* **Passage**:
By Tony Collins, CFP®, AIF®, Associate Wealth Advisor

This is part one of a multi-part series on specific financial planning challenges and considerations that many people face over the decades of their adult lives. We hope you’ll find these perspectives valuable.

There’s no sugarcoating it – entering adulthood and being independent is a big step. We go from adolescence, having every decision made for us. Then on to high school, learning that the mitochondrion is the powerhouse of the cell (and not much practical financial knowledge), to college, mostly worried about how we’ll make that 10:00 am class on time. Suddenly, upon being independent, a lot of things become crystal clear. First, fruits and vegetables that you buy with your own money go bad way faster than they did at home.

Life becomes a lot more complex with bills, debt payoff schedules, and retirement plan decisions – and without a mentor or reliable source of guidance it can be hard to manage it all. Here are some of our top tips to set yourself up for success!

Set aside funds to cover the unexpected

First, this is something we advise every client: Build an emergency fund. After leaving college and getting your first “real” job, it can be easy to justify an expensive car loan, apartment lease, and high-cost lifestyle. What happens if you lose your job or face an unexpected expense?

* **Provided records**:
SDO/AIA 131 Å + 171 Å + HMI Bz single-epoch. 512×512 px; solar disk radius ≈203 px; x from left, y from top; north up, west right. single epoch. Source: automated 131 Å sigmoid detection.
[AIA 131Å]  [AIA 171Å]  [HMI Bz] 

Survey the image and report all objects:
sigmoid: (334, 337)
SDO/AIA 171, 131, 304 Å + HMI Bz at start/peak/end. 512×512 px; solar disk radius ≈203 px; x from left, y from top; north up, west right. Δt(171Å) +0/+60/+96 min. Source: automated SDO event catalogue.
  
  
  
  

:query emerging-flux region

...

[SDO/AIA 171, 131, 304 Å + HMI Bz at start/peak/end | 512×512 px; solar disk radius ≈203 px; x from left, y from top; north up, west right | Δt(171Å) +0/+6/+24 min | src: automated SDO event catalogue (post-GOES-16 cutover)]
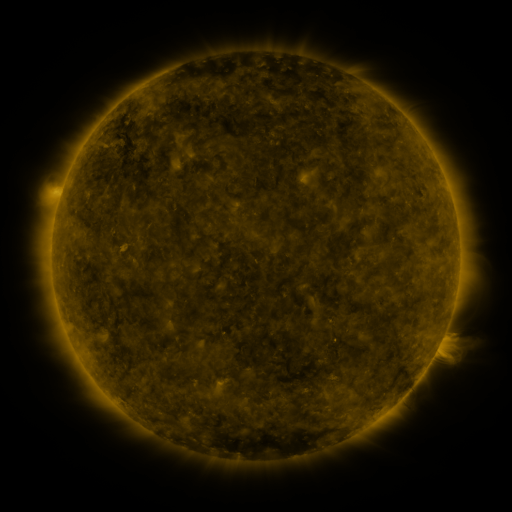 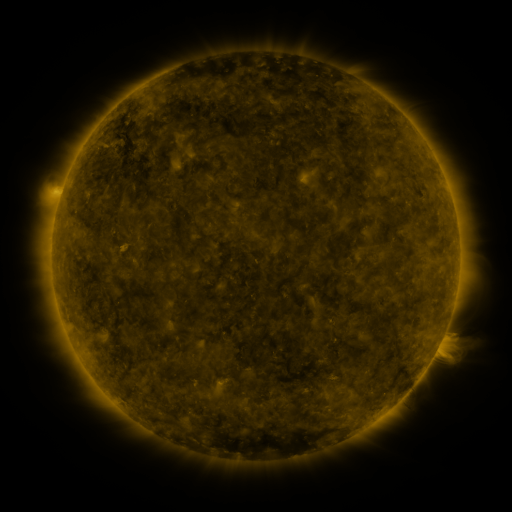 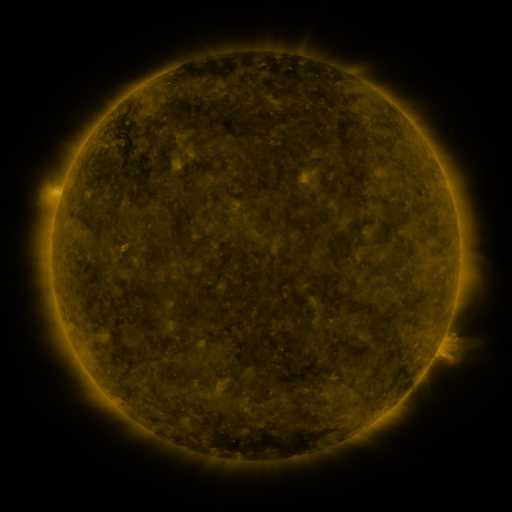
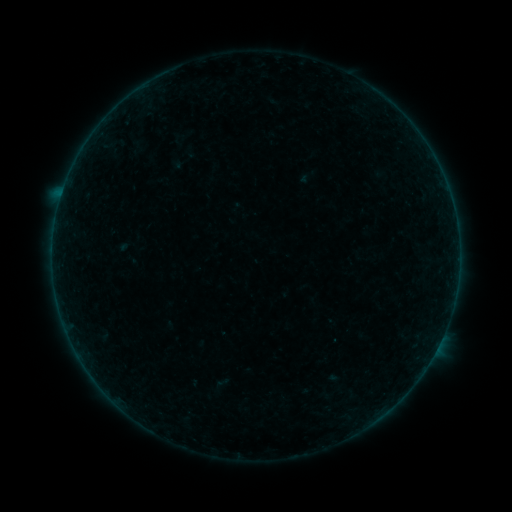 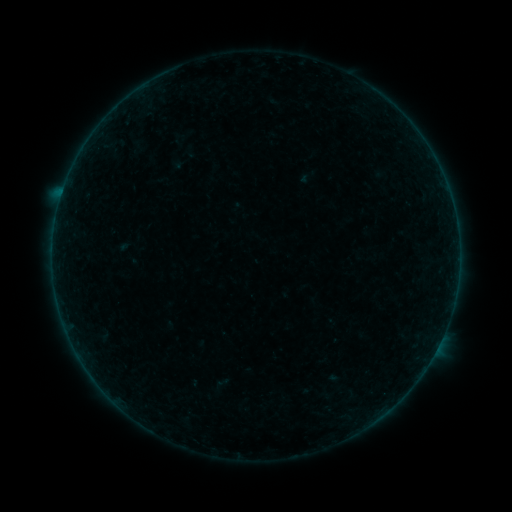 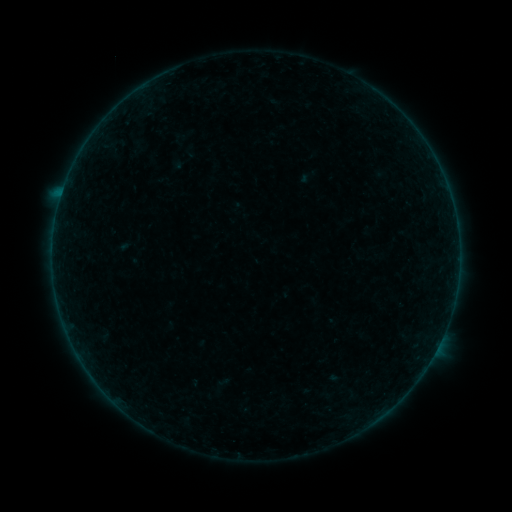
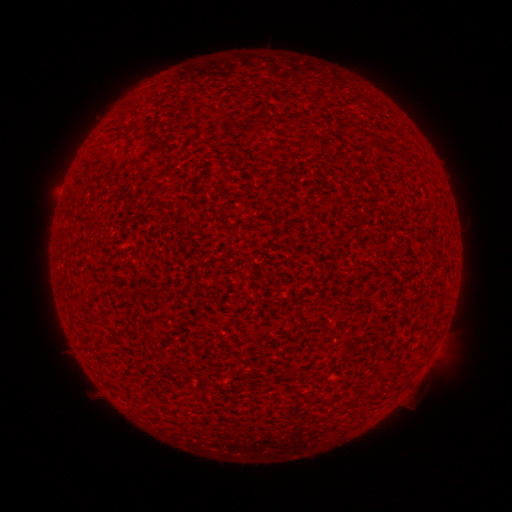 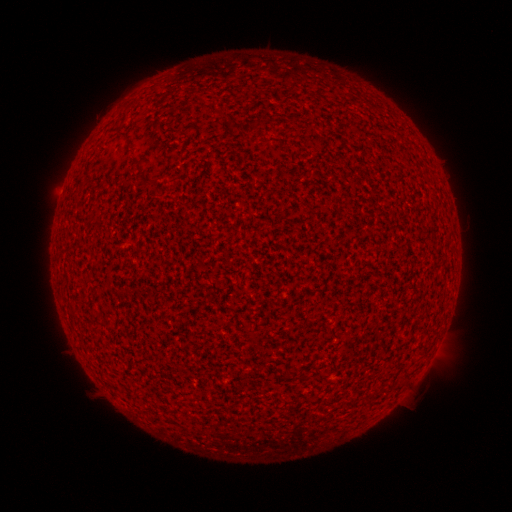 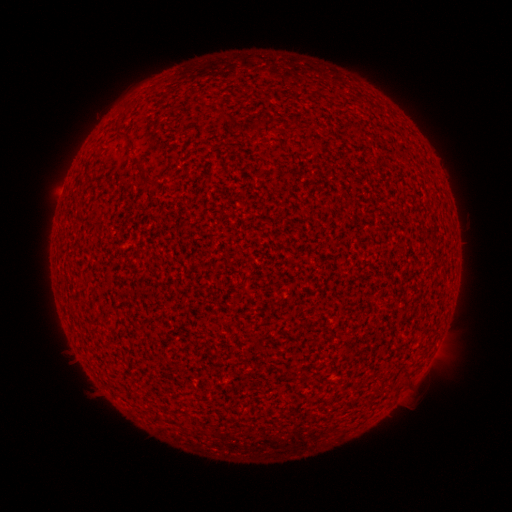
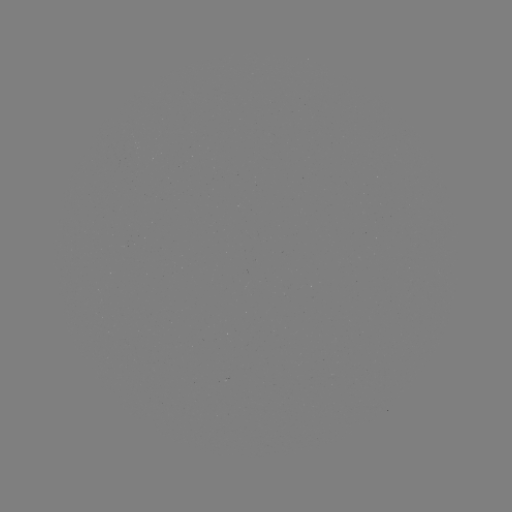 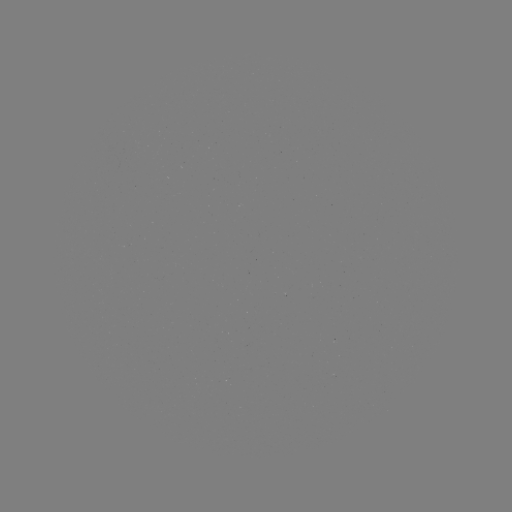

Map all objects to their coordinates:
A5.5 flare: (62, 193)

* **Work to be completed**: Print the portion of the article on early adult finances that begins with the words "First, this is" and ends after the words "an unexpected expense?". The items are not needed for this work.

* **Final result**:
First, this is something we advise every client: Build an emergency fund. After leaving college and getting your first “real” job, it can be easy to justify an expensive car loan, apartment lease, and high-cost lifestyle. What happens if you lose your job or face an unexpected expense?